■ **To do**
1 > In the mineral resources passage, what share of global iron ore production does Australia account for?
2 > Copy out the part of the mineral resources passage starting at "Australia is also dominant" and ending at "on the metal.".

■ **Passage shown**
----
Australia is the world's second-largest gold producer, but remains number one in terms of resources with 18% of global inventory at the end of 2017, according to the report, Australia's Identified Mineral Resources (AIMR).
However, it accounts for only 9% of global output.
The country is number one in resources and production of iron ore with 28% of global resources and 37% of production.
Australia contains nearly half of the world's rutile and is the largest producer, while it is the second-largest producer of zircon, despite holding 66% of the world's resources.
Australia is also top for lead and zinc resources, though is the second-largest lead producer and fifth-largest zinc producer.
In nickel, the country hosts 26% of resources, making it number one, but is only the sixth-largest producer with 9% market share.
Australia is also dominant in uranium, holding nearly a third of global resources but is only the world's third-biggest producer.
It is also number one in tantalum with nearly two thirds of global resources, but GA did not have production data on the metal.
----
[Dataset entries]

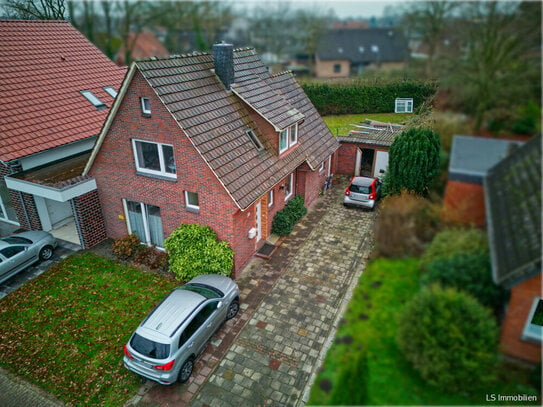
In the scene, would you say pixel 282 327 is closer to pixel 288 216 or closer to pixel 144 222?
pixel 288 216

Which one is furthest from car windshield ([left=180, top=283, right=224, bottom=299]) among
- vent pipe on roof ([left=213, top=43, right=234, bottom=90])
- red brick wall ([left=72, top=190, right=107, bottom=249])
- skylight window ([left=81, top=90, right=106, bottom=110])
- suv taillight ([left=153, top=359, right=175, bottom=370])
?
skylight window ([left=81, top=90, right=106, bottom=110])

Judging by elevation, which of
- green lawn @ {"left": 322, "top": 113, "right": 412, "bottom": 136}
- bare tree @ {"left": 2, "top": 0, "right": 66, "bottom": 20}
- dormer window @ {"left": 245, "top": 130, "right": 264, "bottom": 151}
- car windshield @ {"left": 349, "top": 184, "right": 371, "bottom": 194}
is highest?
bare tree @ {"left": 2, "top": 0, "right": 66, "bottom": 20}

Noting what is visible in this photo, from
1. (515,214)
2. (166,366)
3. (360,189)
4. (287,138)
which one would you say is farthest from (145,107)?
(515,214)

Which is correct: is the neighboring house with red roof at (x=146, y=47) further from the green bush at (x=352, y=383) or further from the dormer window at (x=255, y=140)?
the green bush at (x=352, y=383)

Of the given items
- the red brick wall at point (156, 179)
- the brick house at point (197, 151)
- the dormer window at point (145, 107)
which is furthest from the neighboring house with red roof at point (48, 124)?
the dormer window at point (145, 107)

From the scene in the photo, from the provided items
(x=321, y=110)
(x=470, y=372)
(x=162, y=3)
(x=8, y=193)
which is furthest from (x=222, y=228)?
(x=162, y=3)

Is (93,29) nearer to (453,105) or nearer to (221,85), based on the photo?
(221,85)

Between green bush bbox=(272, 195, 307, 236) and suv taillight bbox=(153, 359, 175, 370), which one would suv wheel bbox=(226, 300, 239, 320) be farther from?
green bush bbox=(272, 195, 307, 236)
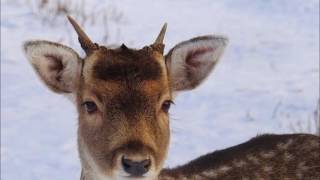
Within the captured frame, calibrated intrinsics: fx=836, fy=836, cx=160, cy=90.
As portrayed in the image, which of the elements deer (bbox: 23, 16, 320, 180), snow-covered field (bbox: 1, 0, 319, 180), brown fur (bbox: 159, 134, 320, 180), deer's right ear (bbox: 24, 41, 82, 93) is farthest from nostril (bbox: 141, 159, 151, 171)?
snow-covered field (bbox: 1, 0, 319, 180)

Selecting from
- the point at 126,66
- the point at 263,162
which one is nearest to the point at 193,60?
the point at 126,66

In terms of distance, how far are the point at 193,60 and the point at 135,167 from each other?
1.36 metres

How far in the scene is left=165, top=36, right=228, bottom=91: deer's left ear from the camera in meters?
5.68

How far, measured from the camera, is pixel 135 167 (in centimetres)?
----
■ **Solutions**
1 > 37%

2 >
Australia is also dominant in uranium, holding nearly a third of global resources but is only the world's third-biggest producer.
It is also number one in tantalum with nearly two thirds of global resources, but GA did not have production data on the metal.